(Recorded data)
+ + + + + + +

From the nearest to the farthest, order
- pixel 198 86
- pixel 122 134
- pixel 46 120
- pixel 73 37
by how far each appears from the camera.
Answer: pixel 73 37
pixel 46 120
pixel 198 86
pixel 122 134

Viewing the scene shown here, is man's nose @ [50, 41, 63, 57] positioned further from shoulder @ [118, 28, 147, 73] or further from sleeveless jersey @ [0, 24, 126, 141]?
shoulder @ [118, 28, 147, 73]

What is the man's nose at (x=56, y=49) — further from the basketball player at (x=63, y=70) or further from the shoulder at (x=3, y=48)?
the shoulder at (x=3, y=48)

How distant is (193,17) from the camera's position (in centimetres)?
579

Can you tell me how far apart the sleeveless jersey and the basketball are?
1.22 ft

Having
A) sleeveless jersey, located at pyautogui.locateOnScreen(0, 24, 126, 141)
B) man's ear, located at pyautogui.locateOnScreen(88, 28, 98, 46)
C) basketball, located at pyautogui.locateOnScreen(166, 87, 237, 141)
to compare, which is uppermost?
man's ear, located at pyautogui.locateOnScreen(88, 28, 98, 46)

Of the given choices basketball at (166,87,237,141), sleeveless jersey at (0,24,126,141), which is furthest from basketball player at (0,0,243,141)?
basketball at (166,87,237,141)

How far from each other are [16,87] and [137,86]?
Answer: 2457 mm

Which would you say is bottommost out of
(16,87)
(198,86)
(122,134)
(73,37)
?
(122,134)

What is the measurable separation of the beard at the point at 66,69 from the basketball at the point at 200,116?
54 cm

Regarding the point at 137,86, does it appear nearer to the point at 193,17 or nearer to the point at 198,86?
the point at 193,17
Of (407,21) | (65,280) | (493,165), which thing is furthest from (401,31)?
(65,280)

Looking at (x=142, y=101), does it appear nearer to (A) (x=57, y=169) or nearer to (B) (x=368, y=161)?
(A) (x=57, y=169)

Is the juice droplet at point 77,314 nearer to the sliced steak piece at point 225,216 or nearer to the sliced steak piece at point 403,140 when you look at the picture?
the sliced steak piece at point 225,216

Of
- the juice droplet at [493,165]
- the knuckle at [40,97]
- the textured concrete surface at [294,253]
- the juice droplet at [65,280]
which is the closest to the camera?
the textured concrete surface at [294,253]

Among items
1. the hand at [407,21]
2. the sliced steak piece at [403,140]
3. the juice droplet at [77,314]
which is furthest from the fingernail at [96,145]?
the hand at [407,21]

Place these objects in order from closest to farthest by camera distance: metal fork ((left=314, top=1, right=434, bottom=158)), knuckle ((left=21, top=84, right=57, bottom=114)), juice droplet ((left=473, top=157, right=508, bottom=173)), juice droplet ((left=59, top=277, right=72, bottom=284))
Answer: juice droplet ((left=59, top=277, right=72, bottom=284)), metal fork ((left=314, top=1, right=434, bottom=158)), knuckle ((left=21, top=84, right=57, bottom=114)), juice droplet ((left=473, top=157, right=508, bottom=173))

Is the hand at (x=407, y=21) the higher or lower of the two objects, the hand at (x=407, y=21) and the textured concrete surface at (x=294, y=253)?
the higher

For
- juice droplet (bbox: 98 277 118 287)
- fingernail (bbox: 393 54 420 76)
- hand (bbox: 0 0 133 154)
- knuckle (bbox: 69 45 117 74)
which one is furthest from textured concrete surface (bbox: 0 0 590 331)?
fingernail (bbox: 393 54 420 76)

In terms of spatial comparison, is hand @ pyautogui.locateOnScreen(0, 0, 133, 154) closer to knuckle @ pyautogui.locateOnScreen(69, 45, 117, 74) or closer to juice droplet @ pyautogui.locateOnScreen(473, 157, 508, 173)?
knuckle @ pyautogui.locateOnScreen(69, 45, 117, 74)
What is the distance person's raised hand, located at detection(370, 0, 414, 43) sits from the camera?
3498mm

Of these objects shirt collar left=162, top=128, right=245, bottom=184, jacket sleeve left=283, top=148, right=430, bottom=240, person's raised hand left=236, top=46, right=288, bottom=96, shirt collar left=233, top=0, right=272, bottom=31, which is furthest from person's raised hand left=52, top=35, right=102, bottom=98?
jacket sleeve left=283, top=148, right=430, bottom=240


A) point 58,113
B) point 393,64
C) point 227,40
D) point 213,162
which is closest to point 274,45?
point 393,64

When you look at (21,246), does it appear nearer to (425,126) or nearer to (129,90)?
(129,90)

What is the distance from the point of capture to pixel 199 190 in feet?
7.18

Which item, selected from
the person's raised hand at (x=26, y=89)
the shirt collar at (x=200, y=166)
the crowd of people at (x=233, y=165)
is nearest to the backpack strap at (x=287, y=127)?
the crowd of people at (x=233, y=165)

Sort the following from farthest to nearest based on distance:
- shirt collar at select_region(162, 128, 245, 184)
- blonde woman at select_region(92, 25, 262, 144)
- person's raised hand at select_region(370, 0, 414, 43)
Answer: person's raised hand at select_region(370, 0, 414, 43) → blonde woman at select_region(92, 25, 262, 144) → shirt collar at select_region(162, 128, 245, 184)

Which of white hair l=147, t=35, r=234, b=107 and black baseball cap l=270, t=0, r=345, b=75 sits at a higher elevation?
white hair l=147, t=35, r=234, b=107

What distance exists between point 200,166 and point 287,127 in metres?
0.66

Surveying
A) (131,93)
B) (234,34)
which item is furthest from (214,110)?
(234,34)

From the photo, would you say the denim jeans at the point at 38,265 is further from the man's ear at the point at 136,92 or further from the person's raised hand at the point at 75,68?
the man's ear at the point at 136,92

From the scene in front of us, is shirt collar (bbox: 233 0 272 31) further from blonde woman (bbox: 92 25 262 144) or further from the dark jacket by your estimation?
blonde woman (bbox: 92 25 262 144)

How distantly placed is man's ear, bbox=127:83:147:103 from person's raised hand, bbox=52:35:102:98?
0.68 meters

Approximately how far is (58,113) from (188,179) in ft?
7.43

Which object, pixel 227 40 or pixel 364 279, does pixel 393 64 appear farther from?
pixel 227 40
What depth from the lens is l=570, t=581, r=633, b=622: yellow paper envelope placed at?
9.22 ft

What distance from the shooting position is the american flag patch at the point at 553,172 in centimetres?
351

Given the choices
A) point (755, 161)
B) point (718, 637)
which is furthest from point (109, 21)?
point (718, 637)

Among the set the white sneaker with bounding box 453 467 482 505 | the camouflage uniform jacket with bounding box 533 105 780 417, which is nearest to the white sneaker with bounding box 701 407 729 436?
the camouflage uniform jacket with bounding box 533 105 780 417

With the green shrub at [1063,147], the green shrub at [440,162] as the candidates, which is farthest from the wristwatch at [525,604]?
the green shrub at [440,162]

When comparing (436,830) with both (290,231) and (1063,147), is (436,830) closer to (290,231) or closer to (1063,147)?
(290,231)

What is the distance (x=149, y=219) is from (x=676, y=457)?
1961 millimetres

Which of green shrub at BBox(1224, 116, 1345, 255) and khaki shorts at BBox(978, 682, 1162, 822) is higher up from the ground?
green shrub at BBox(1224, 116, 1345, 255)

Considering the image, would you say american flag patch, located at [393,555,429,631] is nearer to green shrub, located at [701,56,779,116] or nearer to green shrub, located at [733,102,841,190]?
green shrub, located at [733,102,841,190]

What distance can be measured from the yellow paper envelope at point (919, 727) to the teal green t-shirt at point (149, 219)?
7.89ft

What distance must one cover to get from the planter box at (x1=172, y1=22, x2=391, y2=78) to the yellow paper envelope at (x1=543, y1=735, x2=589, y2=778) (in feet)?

+ + + + + + +

[Objective]: Print the lines of the data above exactly, starting with the line containing "Sort the following" and going through the line containing "- person's raised".

[Result]:
Sort the following from farthest to nearest based on distance:
- shirt collar at select_region(162, 128, 245, 184)
- blonde woman at select_region(92, 25, 262, 144)
- person's raised hand at select_region(370, 0, 414, 43)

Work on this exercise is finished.